▸ Excerpted text:

--------

Rick Kruijs, commonly known as Rick Kruys, (born 9 May 1985) is a Dutch professional football manager and former player who is the head coach of Eerste Divisie club VVV-Venlo. His father, Gert Kruys is also a former professional footballer and current manager.

Club career

Utrecht
Kruys started his professional career in Utrecht in 2003. He played in Utrecht for five years and played over 100 league games. In 2008 Dutch media reported that Kruys would sign a -year contract with Malmö FF, and he eventually joined the team in July 2008.

Malmö FF
Due to injury problems Kruys would only play four games for his first season at the club. In 2009 Kruys played 13 games for the club in his best season this far at the club although still battling injuries. For the 2010 league winning season Kruys once again had much problems with injuries and played only four games. In early 2011 Malmö FF gave Kruys permission to look for a new club to restart his career.

FC Volendam
Kruys was eventually loaned to FC Volendam until 1 June 2011. When the loan deal expired Kruys returned to Malmö, but was not included in the squad as the club was awaiting eventual bids from clubs in the Netherlands. On 19 July it was announced that Kruys would continue to play for Volendam on loan until the end of the season.

--------

▸ Material:
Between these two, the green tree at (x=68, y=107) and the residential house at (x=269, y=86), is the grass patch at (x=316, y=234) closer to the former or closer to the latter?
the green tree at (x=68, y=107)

--------

▸ What you will do: Repeat word for word the part of the Rick Kruys biography above that begins at the words "Club career" and stops after the words "in July 2008.".

▸ Task solution:
Club career

Utrecht
Kruys started his professional career in Utrecht in 2003. He played in Utrecht for five years and played over 100 league games. In 2008 Dutch media reported that Kruys would sign a -year contract with Malmö FF, and he eventually joined the team in July 2008.